12 thoughts on “Buffer Overflows and History: a request

  1. I don’t have specific pointers yet but you can find most/all of the documentation for the B5000 series here:
    http://www.bitsavers.org/pdf/burroughs/B5000_5500_5700/
    My dad worked on repairing them way back when and has this to say:
    “Here is a link to a bunch of manuals. A B5700 is a re-skinned B5500 with racing stripes but the same internal guts. Most of the systems delivered were B5500s
    http://www.bitsavers.org/pdf/burroughs/B5000_5500_5700/
    The reference manual 1021326, the third item in the list, will give you a good overview of how things worked.
    If you want more detail, look at the processor training manual B5281.55
    School for this was 12 weeks in Detroit and then you understood enough to be dangerous. Troubleshooting was down to the register bit and input/output gate level AND you fixed the board. No card swapping either.”

  2. Thanks Andy!
    I’d actually come across that site, but wasn’t able to find anything about overflows. Maybe I missed it? The terminology has changed a lot.

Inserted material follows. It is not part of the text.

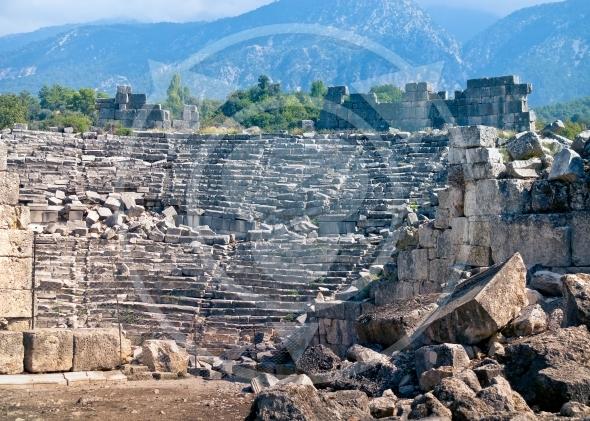 Ancient amphitheatre ruins in Tlos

  3. It was known as “array bounds checking” – if you search on that you may have more luck. If all compilers had it these days, we’d all be a lot safer.
    But I think it became very unpopular as languages started to deal less with arrays of defined size, and more with strings of undefined size.

  4. Bounds checking was the ticket. I recall seeing this problem with standard Fortran and variations called WATFOR and WATFIV from the University of Waterloo back around 1976-1978. In normal Fortran the problem could happen anytime unless you compiled with bounds checking. WATFOR/WATFIV were designed for students and did this automatically, except you could bypass it when using call by reference to pass arrays of arbitary sizes. Some students had programs that would dump arbitrary core or write and execute arbitrary instructions. I don’t recall anyone smashing a stack but then you didn’t need to.

  5. I seem to recall Peter Neumann talking on comp.risks about finding buffer overflows in Multix back in the mid-60s, but I can’t find a reference to it at the moment.

  6. As I read the blog post, Adam isn’t asking for a reference to defenses like array bounds checking; he’s asking for a reference to a clear description of the attack — namely, something that makes clear just how easily, and how thoroughly, systems can be exploited if they contain a buffer overrun / array out-of-bounds error. [Bold added by Adam: Yes!]
    Of course it was well known that array bounds checking can help prevent some kinds of bugs — e.g., bugs that might cause your program to crash or cause random memory corruption. But this misses the point. The eye-opener about Aleph One’s paper is that it shows how easy it is to inject malicious code and cause the system to transfer control to the malicious code. That was truly eye-opening.
    I don’t recall seeing this clearly documented decades earlier. Yes, there are the Karger papers, but based on my memory, I don’t believe they clearly explain the stack-smashing attack.
    A clear description of the stack-smashing exploit was important: it changed people’s thinking about the severity of buffer overrun bugs. Aleph One’s paper made very clear, in a way that earlier papers did not, how serious these bugs are.
    P.S. Adam, while it’s probably fair to say that Aleph One’s paper led to significant improvements to buffer overrun defense, it’s also my impression that it led to a tremendous increase in exploitation of buffer overrun vulnerabilities for malice. It’s not clear to me if it was the publication of Aleph One’s paper that led to better defenses — or if it was the significant uptick in malicious buffer overrun attacks following publication of Aleph One’s paper that stimulated work on better defenses. I’m not sure how we would tell. So while I agree with your general thesis, I wonder whether Aleph One’s paper is the best illustration of it.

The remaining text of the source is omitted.